> **The task**:
Format the lines of the records below, from the line containing "How far are" through the end of the records, as a numbered list, leaving out blank lines.

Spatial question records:
— start —
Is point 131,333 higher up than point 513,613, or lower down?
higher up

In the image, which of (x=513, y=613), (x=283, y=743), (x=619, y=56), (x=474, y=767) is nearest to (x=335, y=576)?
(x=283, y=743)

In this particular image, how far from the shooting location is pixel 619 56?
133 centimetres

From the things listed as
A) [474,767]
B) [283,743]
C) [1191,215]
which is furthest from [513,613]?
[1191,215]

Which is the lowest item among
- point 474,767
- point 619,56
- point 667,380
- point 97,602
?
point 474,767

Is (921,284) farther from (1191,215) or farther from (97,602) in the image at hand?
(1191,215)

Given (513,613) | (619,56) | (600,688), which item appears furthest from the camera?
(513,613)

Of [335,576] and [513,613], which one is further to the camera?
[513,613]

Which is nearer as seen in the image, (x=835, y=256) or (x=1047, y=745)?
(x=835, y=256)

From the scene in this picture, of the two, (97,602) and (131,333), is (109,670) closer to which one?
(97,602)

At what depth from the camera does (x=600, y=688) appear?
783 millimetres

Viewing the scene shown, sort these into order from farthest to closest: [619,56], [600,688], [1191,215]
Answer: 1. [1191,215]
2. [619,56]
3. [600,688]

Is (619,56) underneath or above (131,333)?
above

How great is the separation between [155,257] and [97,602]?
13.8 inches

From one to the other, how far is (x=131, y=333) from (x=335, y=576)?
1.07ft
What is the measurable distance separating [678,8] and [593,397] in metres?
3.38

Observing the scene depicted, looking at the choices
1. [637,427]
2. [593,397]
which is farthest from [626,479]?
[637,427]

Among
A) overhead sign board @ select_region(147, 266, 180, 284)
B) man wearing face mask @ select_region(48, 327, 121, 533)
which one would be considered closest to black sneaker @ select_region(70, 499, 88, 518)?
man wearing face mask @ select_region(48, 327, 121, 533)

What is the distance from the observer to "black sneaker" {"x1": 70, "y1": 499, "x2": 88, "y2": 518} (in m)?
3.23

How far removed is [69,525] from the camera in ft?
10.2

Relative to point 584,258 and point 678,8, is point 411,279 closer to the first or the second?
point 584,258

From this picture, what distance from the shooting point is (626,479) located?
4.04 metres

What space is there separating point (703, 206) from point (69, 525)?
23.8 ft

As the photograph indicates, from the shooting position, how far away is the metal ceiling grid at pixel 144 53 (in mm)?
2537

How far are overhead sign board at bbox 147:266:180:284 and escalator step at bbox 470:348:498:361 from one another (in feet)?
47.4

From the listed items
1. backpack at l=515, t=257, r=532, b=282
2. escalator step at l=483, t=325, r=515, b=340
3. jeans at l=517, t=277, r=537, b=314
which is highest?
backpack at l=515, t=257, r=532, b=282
— end —
> **Answer to this exercise**:
1. How far are overhead sign board at bbox 147:266:180:284 and escalator step at bbox 470:348:498:361 from one another (in feet)?
2. 47.4
3. From the listed items
4. 1. backpack at l=515, t=257, r=532, b=282
5. 2. escalator step at l=483, t=325, r=515, b=340
6. 3. jeans at l=517, t=277, r=537, b=314
7. which is highest?
8. backpack at l=515, t=257, r=532, b=282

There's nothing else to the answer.